Pega-pega, esconde-esconde, amarelinha ou brincar de casinha são alguns dos exemplos citados pela psicóloga. Essas brincadeiras ensinam como a criança pode lidar com as frustrações de competir, como se preparar para a vida adulta, como se expressar e descarregar seus sentimentos de maneira saudável.

“Tudo isso é a socialização, é respeito pelo que é dela e pelo que é do outro, porque a criança quando é pequenininha até os 3 aninhos, ela acha que o mundo gira em torno dela, então o brinquedo também ajuda nessa maturidade, de sair desse egocentrismo, desse egoísmo natural, para ir para o mundo e se relacionar, enxergando o outro e também respeitando esse outro para, assim, também ser respeitada. E fora isso, também tem a bioquímica, através de toda essa riqueza, a criança também desenvolve os hormônios do humor, da alegria. Ela está em equilíbrio com a natureza, porque o ser humano precisa do outro para se desenvolver. Nenhuma criança é capaz de se desenvolver no isolamento, entre quatro paredes e um computador”, explica a psicóloga Cleide Purini.

Quarentena não é brincadeira

Apesar da situação incerta que estamos vivendo, muitos pais passaram a ter mais tempo para seus filhos, para ensiná-los a brincar e compartilhar experiências.

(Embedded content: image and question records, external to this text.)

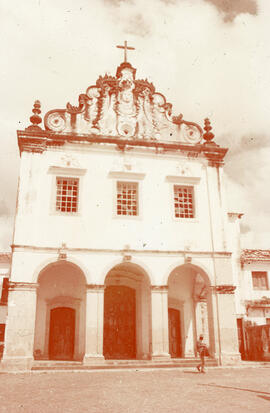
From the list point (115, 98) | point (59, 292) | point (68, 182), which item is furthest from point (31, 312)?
point (115, 98)

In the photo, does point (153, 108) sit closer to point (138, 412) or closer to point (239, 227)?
point (239, 227)

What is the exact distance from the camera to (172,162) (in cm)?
1703

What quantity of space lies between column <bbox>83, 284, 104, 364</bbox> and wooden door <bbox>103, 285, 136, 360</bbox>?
239 centimetres

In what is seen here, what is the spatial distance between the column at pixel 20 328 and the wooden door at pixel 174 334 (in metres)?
6.61

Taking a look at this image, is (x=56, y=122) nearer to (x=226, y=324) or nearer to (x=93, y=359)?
(x=93, y=359)

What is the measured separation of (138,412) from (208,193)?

Além de ser essencial para o desenvolvimento da criança, como apontado pela psicóloga Cleide Purini, a proximidade dos pais com a criança e o incentivo a brincadeiras que estimulem o movimento promove um estreitamento dos laços familiares, criando uma rede de suporte importante para a criança.

Dessa maneira, formas não-convencionais de cultura, ou seja, hábitos e tradições passadas de geração para geração, também foram resgatadas durante a quarentena. As brincadeiras tradicionais, antes menos populares que computadores e televisões, agora se tornaram uma alternativa não somente para distrair as crianças durante o tempo livre, mas também para ensinar, estimular e desenvolver as capacidades e habilidades delas.

A pandemia ampliou a possibilidade de interação entre pais e filhos no dia a dia (Créditos: Yanalya/freepik.com)

Enfim, por mais que a pandemia possa nos trazer preocupações ‘de adulto’, a quarentena tem se mostrado um ambiente capaz de fazer muitos adultos voltarem a ser crianças, pois, brincando de ensinar e ensinando a brincar, eles recuperam o contato com os filhos e, ainda, revivem e recordam as experiências vividas da infância.